Stated task: Reproduce the items below verbatim, starting with the line that contains "Is [190,50], as" and continuing through the end of the items, both ends included.

Image and question records
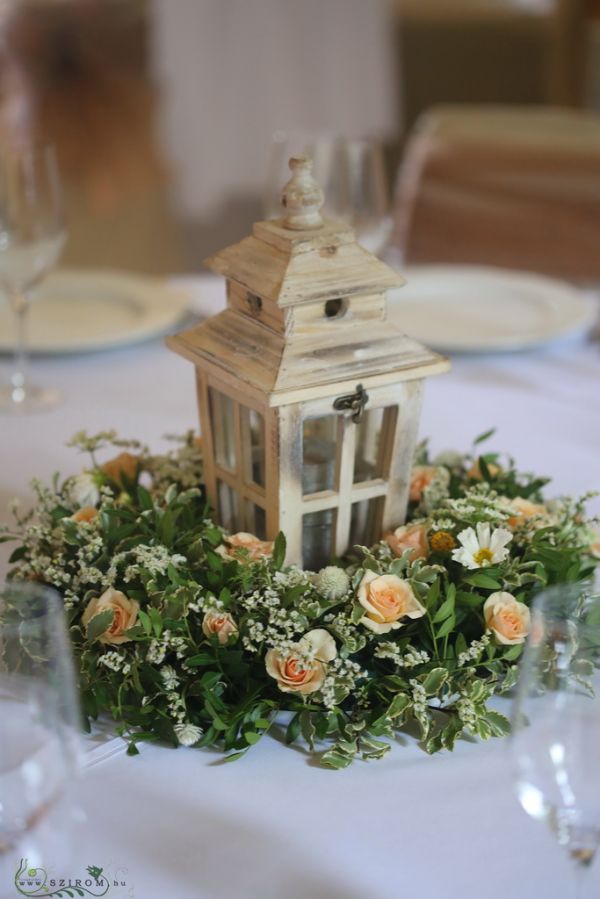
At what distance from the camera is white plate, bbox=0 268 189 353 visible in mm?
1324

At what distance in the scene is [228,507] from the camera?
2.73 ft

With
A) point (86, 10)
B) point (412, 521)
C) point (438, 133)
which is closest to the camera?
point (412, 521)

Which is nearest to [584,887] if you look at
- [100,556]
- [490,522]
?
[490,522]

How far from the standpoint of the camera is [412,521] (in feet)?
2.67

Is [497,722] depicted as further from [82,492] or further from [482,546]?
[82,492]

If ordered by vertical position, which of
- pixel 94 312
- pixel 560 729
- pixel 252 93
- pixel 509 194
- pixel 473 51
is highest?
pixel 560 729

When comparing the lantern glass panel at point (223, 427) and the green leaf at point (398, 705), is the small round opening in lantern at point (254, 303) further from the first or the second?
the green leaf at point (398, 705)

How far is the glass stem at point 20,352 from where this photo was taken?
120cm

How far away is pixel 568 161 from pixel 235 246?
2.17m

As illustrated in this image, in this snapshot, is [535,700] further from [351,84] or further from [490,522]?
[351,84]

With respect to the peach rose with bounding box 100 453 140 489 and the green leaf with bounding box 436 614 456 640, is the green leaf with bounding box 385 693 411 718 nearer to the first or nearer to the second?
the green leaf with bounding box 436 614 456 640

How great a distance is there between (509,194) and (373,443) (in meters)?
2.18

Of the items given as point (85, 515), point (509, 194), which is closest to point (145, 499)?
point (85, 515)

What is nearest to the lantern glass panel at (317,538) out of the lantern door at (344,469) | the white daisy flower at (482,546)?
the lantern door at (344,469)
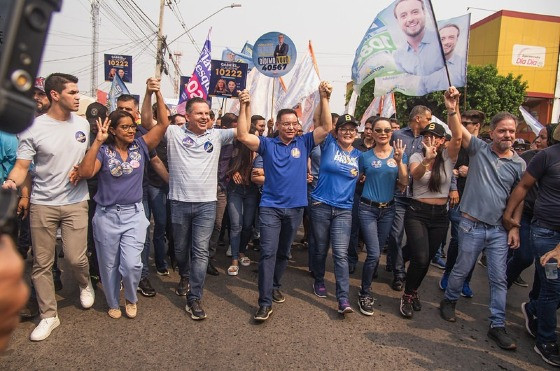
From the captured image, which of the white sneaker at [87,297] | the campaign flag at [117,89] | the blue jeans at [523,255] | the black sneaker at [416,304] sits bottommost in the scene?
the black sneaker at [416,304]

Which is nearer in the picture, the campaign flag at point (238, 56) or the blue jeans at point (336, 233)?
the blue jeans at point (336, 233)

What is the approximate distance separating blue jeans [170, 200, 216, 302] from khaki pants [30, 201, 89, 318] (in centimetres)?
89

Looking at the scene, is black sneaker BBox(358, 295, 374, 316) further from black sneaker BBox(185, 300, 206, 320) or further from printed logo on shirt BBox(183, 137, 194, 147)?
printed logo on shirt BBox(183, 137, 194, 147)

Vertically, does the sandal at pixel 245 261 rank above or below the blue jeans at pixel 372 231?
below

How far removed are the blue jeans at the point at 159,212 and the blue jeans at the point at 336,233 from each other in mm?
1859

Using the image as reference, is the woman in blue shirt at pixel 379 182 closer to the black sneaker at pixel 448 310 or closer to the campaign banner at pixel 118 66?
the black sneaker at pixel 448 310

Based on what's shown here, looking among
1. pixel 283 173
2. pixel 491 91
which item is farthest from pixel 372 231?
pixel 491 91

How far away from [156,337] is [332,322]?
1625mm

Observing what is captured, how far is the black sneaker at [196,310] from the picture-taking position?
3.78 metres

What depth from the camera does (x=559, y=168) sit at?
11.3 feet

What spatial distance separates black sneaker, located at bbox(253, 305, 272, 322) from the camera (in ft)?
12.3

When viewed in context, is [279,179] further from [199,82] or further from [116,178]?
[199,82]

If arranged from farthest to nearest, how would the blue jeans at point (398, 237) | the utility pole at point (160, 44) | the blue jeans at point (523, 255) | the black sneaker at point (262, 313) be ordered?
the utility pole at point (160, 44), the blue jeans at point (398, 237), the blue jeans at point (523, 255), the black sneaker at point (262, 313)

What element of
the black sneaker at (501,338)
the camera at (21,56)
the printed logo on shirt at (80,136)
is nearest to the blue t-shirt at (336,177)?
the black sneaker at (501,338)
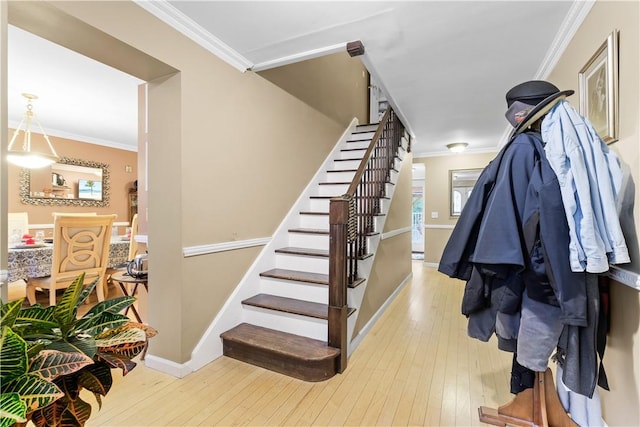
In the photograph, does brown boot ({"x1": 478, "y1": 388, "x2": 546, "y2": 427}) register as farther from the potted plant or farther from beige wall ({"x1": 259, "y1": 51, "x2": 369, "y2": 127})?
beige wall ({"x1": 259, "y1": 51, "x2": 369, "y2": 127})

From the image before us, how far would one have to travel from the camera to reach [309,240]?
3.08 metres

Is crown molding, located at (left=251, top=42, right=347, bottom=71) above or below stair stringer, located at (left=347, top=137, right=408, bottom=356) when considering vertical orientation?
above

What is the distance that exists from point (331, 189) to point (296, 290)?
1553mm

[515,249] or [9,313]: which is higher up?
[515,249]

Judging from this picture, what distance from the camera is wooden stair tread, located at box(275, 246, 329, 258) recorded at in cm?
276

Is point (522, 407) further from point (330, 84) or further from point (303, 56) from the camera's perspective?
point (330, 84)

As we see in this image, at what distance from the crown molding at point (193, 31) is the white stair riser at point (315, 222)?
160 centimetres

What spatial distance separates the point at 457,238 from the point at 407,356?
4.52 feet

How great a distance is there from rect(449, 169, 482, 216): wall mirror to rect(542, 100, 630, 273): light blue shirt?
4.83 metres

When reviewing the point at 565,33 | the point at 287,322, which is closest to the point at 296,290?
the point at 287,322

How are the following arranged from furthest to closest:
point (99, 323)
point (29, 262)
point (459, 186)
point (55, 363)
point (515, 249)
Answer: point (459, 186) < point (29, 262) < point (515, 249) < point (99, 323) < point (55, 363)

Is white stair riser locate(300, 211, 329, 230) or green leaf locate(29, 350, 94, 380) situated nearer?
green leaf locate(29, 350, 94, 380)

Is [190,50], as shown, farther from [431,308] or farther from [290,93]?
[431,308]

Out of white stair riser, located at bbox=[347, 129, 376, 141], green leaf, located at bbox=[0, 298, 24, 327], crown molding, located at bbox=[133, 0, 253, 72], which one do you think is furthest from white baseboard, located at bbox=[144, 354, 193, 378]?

Answer to this exercise:
Is [190,50], as shown, farther from [431,308] or farther from [290,93]?
[431,308]

Out of white stair riser, located at bbox=[347, 129, 376, 141], green leaf, located at bbox=[0, 298, 24, 327], crown molding, located at bbox=[133, 0, 253, 72], which one do you think is furthest from white baseboard, located at bbox=[144, 354, 193, 378]?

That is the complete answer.